28 May 2013, 1712 EDT

Hopefully, another semester has come to a close for you and you’re catching up on some much needed research/sleep.   After I’ve doled out grades for my students, I usually get a nice big stack of evaluations of my teaching abilities, filled out by those very same students who squeaked by with a “C-“in my class. At my previous university, it was the ONLY way my teaching was evaluated; for better or worse, no senior faculty or peers ever evaluated my teaching content, style, or skills in the classroom.  A whopping 40% of my annual evaluation came from what my students recorded on bubble-sheets and, occasionally, their written comments.[1]

As a social scientist, I have had some general questions about the validity and the reliability of the whole process. [2] Do students really know a good teacher when they see one?  Isn’t this a little bit like letting the inmates evaluate the prison warden?  I was glad to know that there has been a ton written on the topic, some of which has been summarized as implying that student evaluations of instructors are “highly reliable” and “at least moderately valid.”  Others, however, disagree or call for more research.

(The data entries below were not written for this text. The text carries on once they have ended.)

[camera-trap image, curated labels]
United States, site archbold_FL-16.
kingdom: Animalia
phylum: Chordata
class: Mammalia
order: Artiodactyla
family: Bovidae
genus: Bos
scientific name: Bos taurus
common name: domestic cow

As a political scientist, my understanding of power – especially power-through-manipulation- has also lead me to have some additional questions about the evaluation process.  Can’t a smart instructor manipulate the system?  Fooling a whole bunch of undergrads into thinking you are a better instructor than you are can’t be that difficult, can it? Evaluation-manipulation is widely practiced and discussed, both around the halls of academia and in the extant literature.  Colleagues have told me to hand out evaluations on rainy days, provide midterm evaluations (and don’t even read them), only hand out evaluations after providing extra credit points, and some colleagues have even suggested providing donuts on evaluation day.[3]  Social science research has shown that these manipulations can work, especially, perhaps, the most controversial manipulation of all: actually boosting grades and “dumbing down” a course to increase your evaluations.  As one summary article put it:

students tend to give higher ratings when they expect higher grades in the course. This correlation is well-established, and is of comparable magnitude, perhaps larger, to the magnitude of the correlation between student ratings and student learning (as measured by tests) …Thus, [evaluations] seem to be as much a measure of an instructor’s leniency in grading as they are of teaching effectiveness (Huemer 2005, np).

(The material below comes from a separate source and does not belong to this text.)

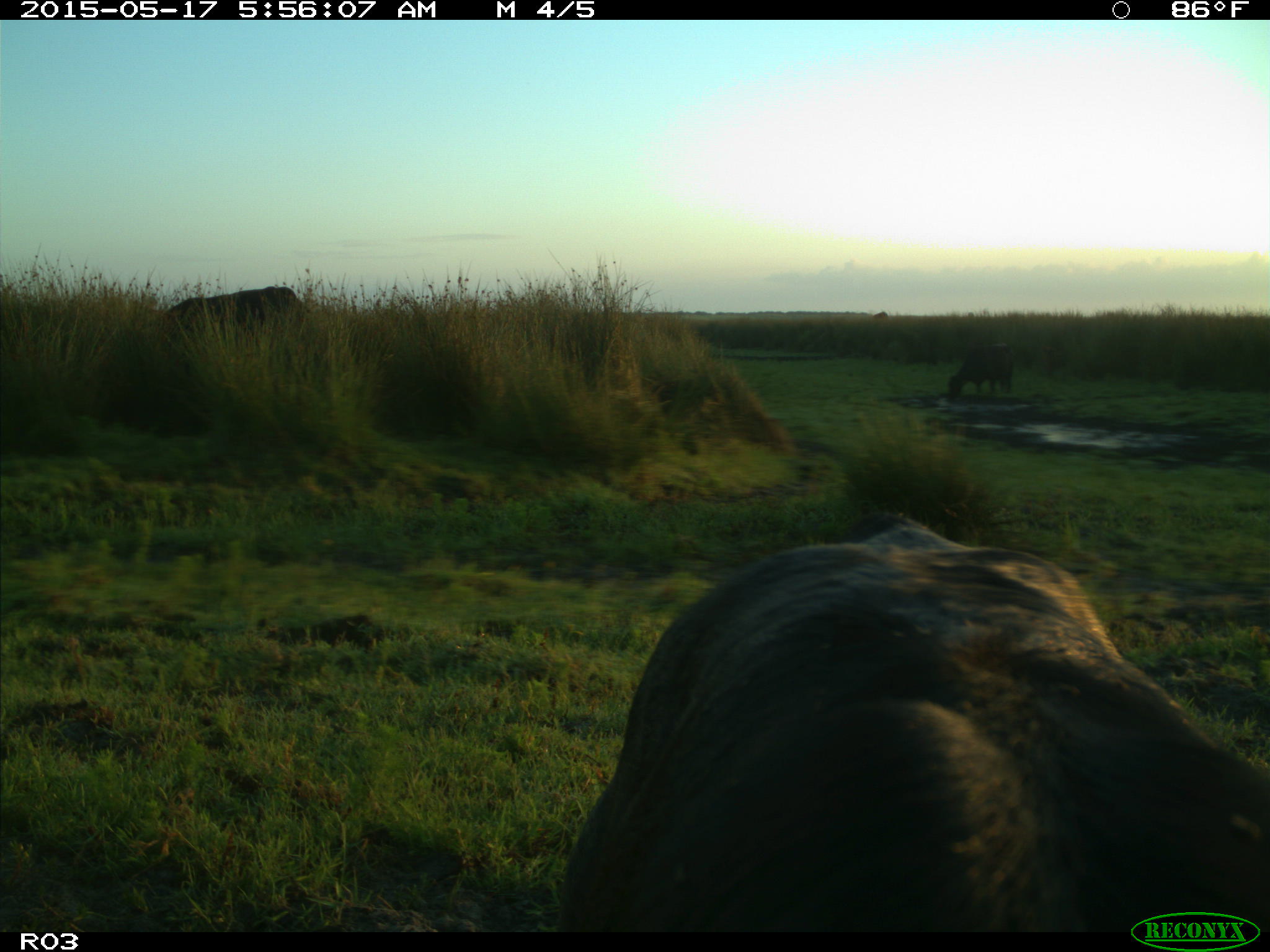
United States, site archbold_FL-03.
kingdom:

I’m not sure what to make of this, other than the fact that I now question my good evaluation semesters more (Did I really challenge the students enough?  Was I just lenient as a grader?). This brings me to my question for you: is there an alternative to evaluate a professor’s ability in the classroom?   I’m not sure but am definitely interested in exploring options.

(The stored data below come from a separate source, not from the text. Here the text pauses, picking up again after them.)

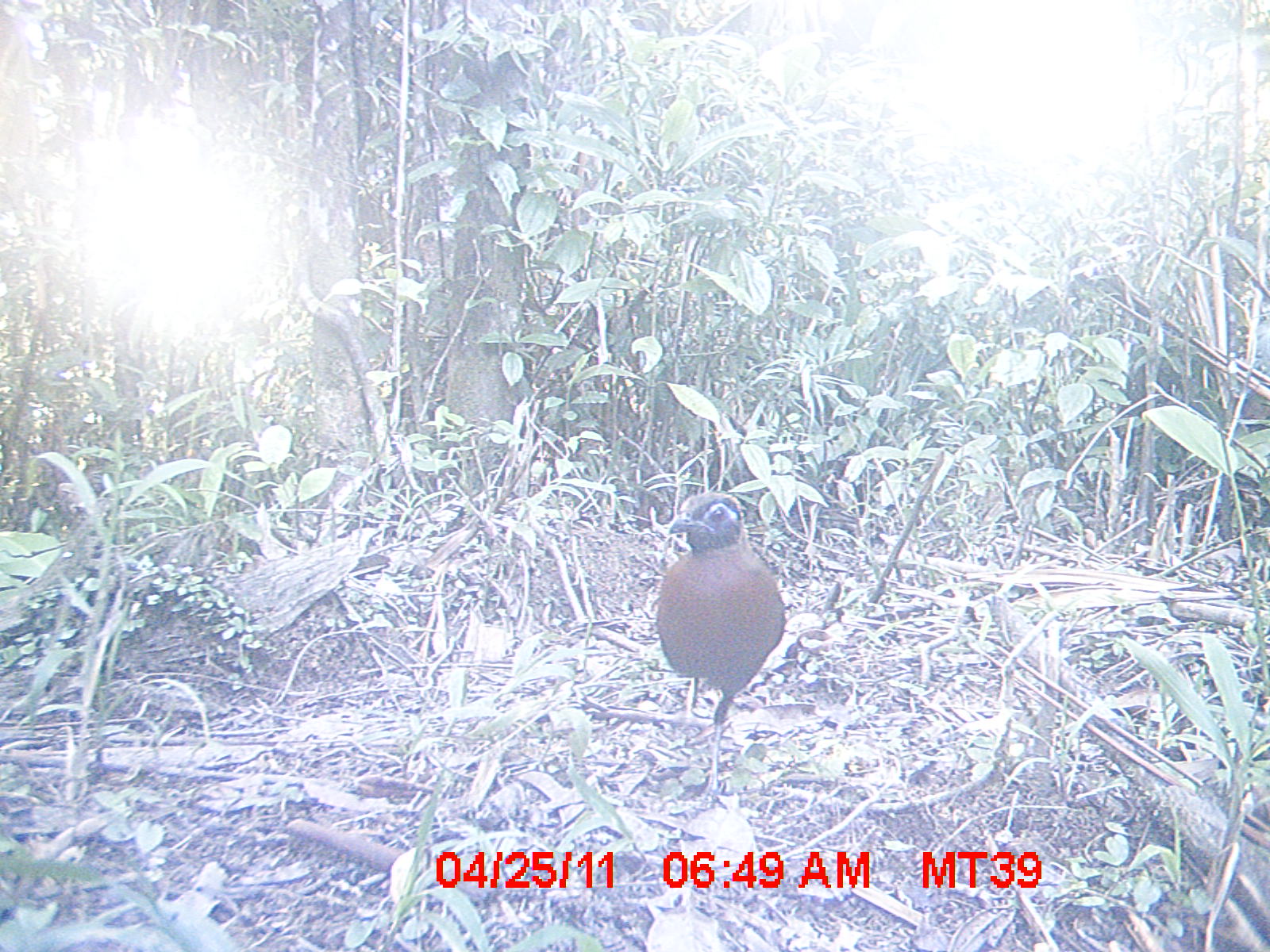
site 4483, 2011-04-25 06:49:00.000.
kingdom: Animalia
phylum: Chordata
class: Aves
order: Cuculiformes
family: Cuculidae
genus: Coua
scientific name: Coua serriana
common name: red-breasted coua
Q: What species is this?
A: Coua serriana (red-breasted coua).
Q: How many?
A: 1.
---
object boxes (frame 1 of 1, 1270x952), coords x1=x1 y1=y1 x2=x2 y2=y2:
coua serriana: x1=657 y1=490 x2=789 y2=809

[1] Following a practice I saw on Branislav Slantchev’s website a couple of years ago, I try to post my evaluations on my website.  The written comments of everyone’s evaluations (mine included) are pretty funny after a glass of scotch.  And, if you do read mine, I swear that I didn’t ever wear a midriff shirt to a lecture in 2009.

[2] The evaluation process hasn’t been bad for me.  Perhaps because of my understanding of power/motivations, I actually won a college-wide teaching award.  That doesn’t mean I can’t question the process as a sole criteria of teaching, however.

[3] I have been known to invite my 150+ lecture class all over for Thanksgiving and then hand out teacher evaluations in the same class period– slight bump for my evaluations and no student actually showed up for Thanksgiving.  Epic win.